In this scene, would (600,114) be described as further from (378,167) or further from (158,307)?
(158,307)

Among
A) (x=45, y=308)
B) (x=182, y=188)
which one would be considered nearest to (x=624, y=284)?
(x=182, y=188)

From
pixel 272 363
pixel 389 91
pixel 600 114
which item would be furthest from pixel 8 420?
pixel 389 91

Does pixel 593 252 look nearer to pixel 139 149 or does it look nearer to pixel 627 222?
* * *
Short problem: Reproduce the entire listing above verbatim, line by line, without any alteration.

Answer to the exercise:
In this scene, would (600,114) be described as further from (378,167) or further from (158,307)?
(158,307)

Among
A) (x=45, y=308)
B) (x=182, y=188)
which one would be considered nearest to (x=624, y=284)?
(x=182, y=188)

From
pixel 272 363
pixel 389 91
pixel 600 114
which item would be furthest from pixel 8 420?
pixel 389 91

Does pixel 593 252 look nearer to pixel 139 149 or does it look nearer to pixel 627 222?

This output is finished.